◆ **Page excerpt**
# # # #
10. Gabriel over the White House (1933, Gregory La Cava)
Best and Worst Film Viewings of 2016
I'd like to think that this tale of a divinely-inspired fascist delivering America from Evil were merely a quaint, amusing relic of the Great Depression. Instead it touches upon something deep in the American psyche: the latent national yearning for a strongman unhindered by law, ethics or common decency. At least Walter Huston's character doesn't have nuclear weapons.
9. Zabriskie Point (1970, Michelangelo Antonioni)
Best and Worst Film Viewings of 2016
Watching this inscrutable excretion from Michelangelo Antonioni, wherein hippies hijack planes, asexually reproduce for a desert orgy and blow up rich folks with their minds, made me appreciate Bertolucci's 1900 more. That movie's so captivating that its Marxist polemics can be appreciated without our subscribing to socialism. Zabriskie has no idea what to say, besides that deserts are pretty and capitalism is a bad scene, man.
8. One from the Heart (1982, Francis Ford Coppola)
Best and Worst Film Viewings of 2016
I spent January plumbing the depths of Francis Ford Coppola's Eighties filmography, and what a depressing journey that was. While Tucker or Peggy Sue Got Married are forgettable, their mediocrity towers over this tinselly abortion. Coppola spent so much time tinkering with slot machine visuals, phony sets and outsized musical numbers that he forgot a movie needs to be not just elaborate, but good.
7. Raintree County (1957, Edward Dymtryk)
Best and Worst Film Viewings of 2016
This misbegotten farrago has everything an epic needs: big stars, elaborate battle scenes, gorgeous Technicolor. All it's missing is a story, a script, reasonable characters or any reason to care about its going on. It's a stock company version of Gone with the Wind that can't be bothered to engage its audience.
6. A Town Called Hell (1971, Robert Parrish)
# # # #
◆ **Data section**
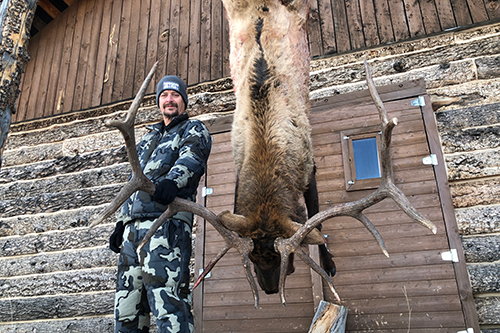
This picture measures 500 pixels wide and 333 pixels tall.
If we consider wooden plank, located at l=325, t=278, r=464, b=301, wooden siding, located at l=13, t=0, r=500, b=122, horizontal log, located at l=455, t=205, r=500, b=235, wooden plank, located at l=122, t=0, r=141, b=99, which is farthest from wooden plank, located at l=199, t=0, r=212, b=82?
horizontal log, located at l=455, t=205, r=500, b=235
# # # #
◆ **Set exercise 1**
According to the film list, which two Francis Ford Coppola films are called forgettable?
◆ **Set exercise 2**
From the film list, extract word for word the part that opens with the words containing "10. Gabriel over" and closes with "(1970, Michelangelo Antonioni)".

◆ **Exercise response 1**
Tucker and Peggy Sue Got Married.

◆ **Exercise response 2**
10. Gabriel over the White House (1933, Gregory La Cava)
Best and Worst Film Viewings of 2016
I'd like to think that this tale of a divinely-inspired fascist delivering America from Evil were merely a quaint, amusing relic of the Great Depression. Instead it touches upon something deep in the American psyche: the latent national yearning for a strongman unhindered by law, ethics or common decency. At least Walter Huston's character doesn't have nuclear weapons.
9. Zabriskie Point (1970, Michelangelo Antonioni)